OBJECTIVE
Repeat every row below word for word, leaving out the pictures.

---- DATASET ROWS

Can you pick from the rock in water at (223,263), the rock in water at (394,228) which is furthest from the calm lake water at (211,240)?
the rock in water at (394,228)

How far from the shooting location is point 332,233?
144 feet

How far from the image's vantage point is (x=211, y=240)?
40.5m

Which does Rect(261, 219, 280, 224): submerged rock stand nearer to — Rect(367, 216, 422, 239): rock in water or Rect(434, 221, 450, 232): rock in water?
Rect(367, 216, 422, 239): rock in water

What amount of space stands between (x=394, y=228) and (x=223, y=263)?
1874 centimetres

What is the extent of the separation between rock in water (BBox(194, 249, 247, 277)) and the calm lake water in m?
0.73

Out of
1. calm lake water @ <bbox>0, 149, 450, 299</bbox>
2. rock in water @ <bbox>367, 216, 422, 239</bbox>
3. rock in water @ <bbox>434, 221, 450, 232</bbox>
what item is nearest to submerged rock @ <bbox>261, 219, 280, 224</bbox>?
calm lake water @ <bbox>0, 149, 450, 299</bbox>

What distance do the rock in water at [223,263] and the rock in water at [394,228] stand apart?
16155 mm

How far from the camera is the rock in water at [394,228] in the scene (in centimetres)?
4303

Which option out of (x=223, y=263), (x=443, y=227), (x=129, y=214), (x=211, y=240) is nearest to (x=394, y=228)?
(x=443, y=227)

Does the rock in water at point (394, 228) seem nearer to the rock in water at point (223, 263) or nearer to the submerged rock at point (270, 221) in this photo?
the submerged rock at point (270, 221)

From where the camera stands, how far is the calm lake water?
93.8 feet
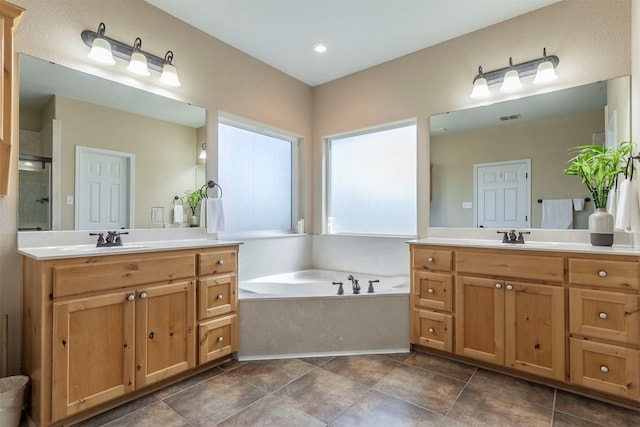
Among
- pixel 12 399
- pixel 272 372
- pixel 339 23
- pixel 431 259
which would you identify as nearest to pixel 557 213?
pixel 431 259

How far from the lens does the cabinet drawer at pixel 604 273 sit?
1.73m

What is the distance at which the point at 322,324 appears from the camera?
250 centimetres

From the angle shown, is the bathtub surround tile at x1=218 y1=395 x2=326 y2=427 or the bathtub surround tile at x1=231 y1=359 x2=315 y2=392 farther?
the bathtub surround tile at x1=231 y1=359 x2=315 y2=392

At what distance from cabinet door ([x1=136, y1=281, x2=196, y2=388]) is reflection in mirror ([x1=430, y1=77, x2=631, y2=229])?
2.20 meters

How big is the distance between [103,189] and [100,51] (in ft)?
2.96

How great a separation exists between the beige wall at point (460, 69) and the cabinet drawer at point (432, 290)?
2.05 ft

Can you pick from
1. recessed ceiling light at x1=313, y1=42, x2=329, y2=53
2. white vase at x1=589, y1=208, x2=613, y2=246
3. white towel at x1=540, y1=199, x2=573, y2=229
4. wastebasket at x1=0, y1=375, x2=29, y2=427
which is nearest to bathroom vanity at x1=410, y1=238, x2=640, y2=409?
white vase at x1=589, y1=208, x2=613, y2=246

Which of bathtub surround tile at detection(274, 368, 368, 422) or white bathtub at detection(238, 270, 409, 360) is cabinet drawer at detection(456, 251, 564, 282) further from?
bathtub surround tile at detection(274, 368, 368, 422)

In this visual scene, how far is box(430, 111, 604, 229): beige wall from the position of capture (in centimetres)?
232

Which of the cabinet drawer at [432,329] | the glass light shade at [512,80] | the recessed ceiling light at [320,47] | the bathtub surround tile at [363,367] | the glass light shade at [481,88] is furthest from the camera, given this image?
the recessed ceiling light at [320,47]


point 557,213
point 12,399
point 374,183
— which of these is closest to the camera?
point 12,399

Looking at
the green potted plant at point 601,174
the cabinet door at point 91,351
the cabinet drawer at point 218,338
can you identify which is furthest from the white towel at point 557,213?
the cabinet door at point 91,351

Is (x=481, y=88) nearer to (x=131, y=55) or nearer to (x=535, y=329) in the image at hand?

--------

SOLUTION FOR THIS EXERCISE
Can you pick from the rock in water at (223,263), the rock in water at (394,228) which is furthest from the calm lake water at (211,240)?
the rock in water at (394,228)

How far from the shooting location is point 332,233?
144 feet

How far from the image's vantage point is (x=211, y=240)?
40.5m

Which does Rect(261, 219, 280, 224): submerged rock stand nearer to — Rect(367, 216, 422, 239): rock in water or Rect(434, 221, 450, 232): rock in water?
Rect(367, 216, 422, 239): rock in water

What amount of space stands between (x=394, y=228) and (x=223, y=263)?
1874 centimetres

What is the extent of the separation between rock in water (BBox(194, 249, 247, 277)) and the calm lake water in m?
0.73

Out of
1. calm lake water @ <bbox>0, 149, 450, 299</bbox>
2. rock in water @ <bbox>367, 216, 422, 239</bbox>
3. rock in water @ <bbox>434, 221, 450, 232</bbox>
what item is nearest to submerged rock @ <bbox>261, 219, 280, 224</bbox>?
calm lake water @ <bbox>0, 149, 450, 299</bbox>

What distance do the rock in water at [223,263] and the rock in water at [394,228] stand apart?
16155 mm

How far from the camera is the rock in water at [394,228] in the scene (in centimetres)?
4303

Which option out of (x=223, y=263), (x=443, y=227), (x=129, y=214), (x=211, y=240) is nearest to (x=394, y=228)?
(x=443, y=227)

Does the rock in water at point (394, 228) seem nearer to the rock in water at point (223, 263) or nearer to the submerged rock at point (270, 221) in this photo?
the submerged rock at point (270, 221)

From where the camera stands, how far is the calm lake water?
93.8 feet
Among
- pixel 12 399
- pixel 272 372
- pixel 339 23
- pixel 431 259
which would you identify as nearest to pixel 557 213?
pixel 431 259

How far from the lens does the cabinet drawer at pixel 604 273 sit?
1.73m

What is the distance at which the point at 322,324 appears from the camera?
250 centimetres

From the angle shown, is the bathtub surround tile at x1=218 y1=395 x2=326 y2=427 or the bathtub surround tile at x1=231 y1=359 x2=315 y2=392 farther?
the bathtub surround tile at x1=231 y1=359 x2=315 y2=392

At what distance from cabinet door ([x1=136, y1=281, x2=196, y2=388]) is reflection in mirror ([x1=430, y1=77, x2=631, y2=229])?
2.20 meters

How big is the distance between [103,189] and [100,51] (in ft)?
2.96

How great a separation exists between the beige wall at point (460, 69) and the cabinet drawer at point (432, 290)?
2.05 ft

Can you pick from
1. recessed ceiling light at x1=313, y1=42, x2=329, y2=53
2. white vase at x1=589, y1=208, x2=613, y2=246
3. white towel at x1=540, y1=199, x2=573, y2=229
4. wastebasket at x1=0, y1=375, x2=29, y2=427
which is nearest to bathroom vanity at x1=410, y1=238, x2=640, y2=409?
white vase at x1=589, y1=208, x2=613, y2=246

Which of bathtub surround tile at detection(274, 368, 368, 422) or white bathtub at detection(238, 270, 409, 360) is cabinet drawer at detection(456, 251, 564, 282) further from?
bathtub surround tile at detection(274, 368, 368, 422)

In this visual scene, how far is box(430, 111, 604, 229): beige wall from the position of capture (in centimetres)?
232

Which of the cabinet drawer at [432,329] | the glass light shade at [512,80] | the recessed ceiling light at [320,47] | the bathtub surround tile at [363,367] | the glass light shade at [481,88] is furthest from the camera, given this image?
the recessed ceiling light at [320,47]


point 557,213
point 12,399
point 374,183
— which of these is closest to the camera?
point 12,399

Looking at
the green potted plant at point 601,174
the cabinet door at point 91,351
the cabinet drawer at point 218,338
can you identify which is furthest from the white towel at point 557,213?
the cabinet door at point 91,351

Is (x=481, y=88) nearer to (x=131, y=55) or nearer to (x=535, y=329) in the image at hand?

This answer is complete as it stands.